Una Guida SEO Google suggerisce di decidere il “title tag” e la “Meta Description”. Il Title Tag rappresenta uno strumento HTML ed è il titolo di una pagina. Deve contenere le parole chiave selezionate per un massimo di 65 caratteri, perché Google non lo spezzi nel momento in cui appare nella sua SERP. Il title tag è il titolo che gli utenti visualizzano tra i risultati della ricerca; il title tag deve essere accattivante, in grado di attirare l’attenzione e la curiosità del lettore. Inoltre, esso deve essere unico per ogni pagina, determinando con precisione il contenuto dell’articolo stesso. Il title, poi, può essere suddiviso in due sezioni, usando simboli, quali il pipe/barra verticale (|) o il dash/trattino (-). La meta description è uno strumento HTML, che sintetizza brevemente il contenuto in pagina; essa si visualizza nella SERP di Google, sotto il title tag, dovendo presentare le parole chiave e quelle correlate all’argomento. Una meta description deve essere lunga almeno 150 caratteri, in cui inserire le informazioni più importanti, senza andare oltre le 320 battute. Il contenuto dell’articolo deve essere di qualità, affascinante, originale, studiato apposta per il target di riferimento. Inoltre, seguendo la guida SEO Google, il contenuto di un articolo dovrà essere così strutturato: il titolo principale, il “tag heading H1”, mette in risalto l’argomento principale della pagina, contendo anch’esso la parola chiave; potrà essere accompagnato dalle seguenti sottosezioni: H2 titoli delle sezioni principali, via a seguire, H3 titoli ed, infine, da H4 a H6. La Guida SEO Google suggerisce che l’URL dovrà essere SEO friendly, perché dovrà piacere al motore di ricerca. L’URL della pagina deve contenere i trattini (-) per separare le parole all’interno del link, evitando il trattino basso, conosciuto anche come underscore (_) o altri simboli grafici. 
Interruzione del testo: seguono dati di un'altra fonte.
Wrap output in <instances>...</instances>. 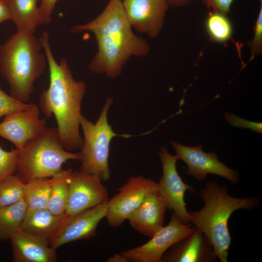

Infine, la Guida SEO Google suggerisce di inserire i link interni ed esterni, perché il lettore possa trovare subito anche degli approfondimenti. Per l’inserimento dei link, sarà necessario scegliere le pagine di destinazione, che può essere interna o esterna al sito. Infatti, è importante che rimandi a contenuti di qualità, interessanti per il lettore. Infine, la guida SEO Google suggerisce che è importante definire gli “anchor text”, ancorando letteralmente un link ad una o più parole.